11 years of coding experience
2 years of employment as a software developer
Doctor of Philosophy - PhD Computer Science, Doctor of Philosophy - PhD Computer Science at Massachusetts Institute of Technology
Open source smart card tools and middleware. PKCS#11/MiniDriver/Tokend
Role in this project:
Security Engineer
Contributions:3 reviews, 7 commits, 19 PRs in 1 year 10 months
Contributions summary:Emily primarily contributed to fixing bugs and implementing features within the `opensc/opensc` repository, which focuses on smart card tools and middleware. Their work involved addressing issues related to security, specifically concerning key derivation, certificate access, and signature encoding within the `pkcs11-tool`. The user added support for RSA-OAEP and the OpenPGP applet version retrieval, enhancing the library's capabilities. Their contributions demonstrate a focus on PKCS#11 and security-related aspects of smart card interaction.
Contributions:23 commits, 15 PRs, 17 pushes in 4 years 6 months
Contributions summary:Emily contributed significantly to the Crypto++ library, making changes to several core files.

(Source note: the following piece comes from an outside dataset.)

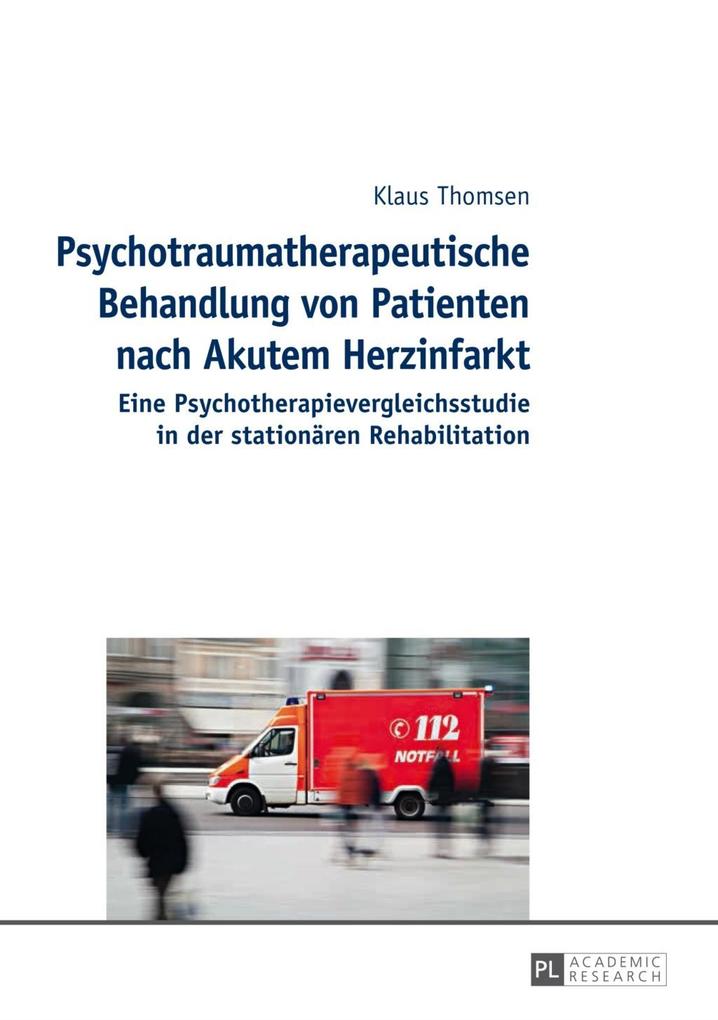 Psychotraumatherapeutische Behandlung von Patienten nach Akutem Herzinfarkt als eBook Download von Klaus Thomsen - Klaus Thomsen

These changes involved implementing, updating, and reverting HMQV (Hashed Menezes-Qu-Vanstone) key agreement protocol, addressing issues related to macros and compiler configurations and correcting the default key length of AES for DLIES algorithm, demonstrating a strong understanding of cryptographic principles. The user also updated and maintained build configurations and incorporated fixes.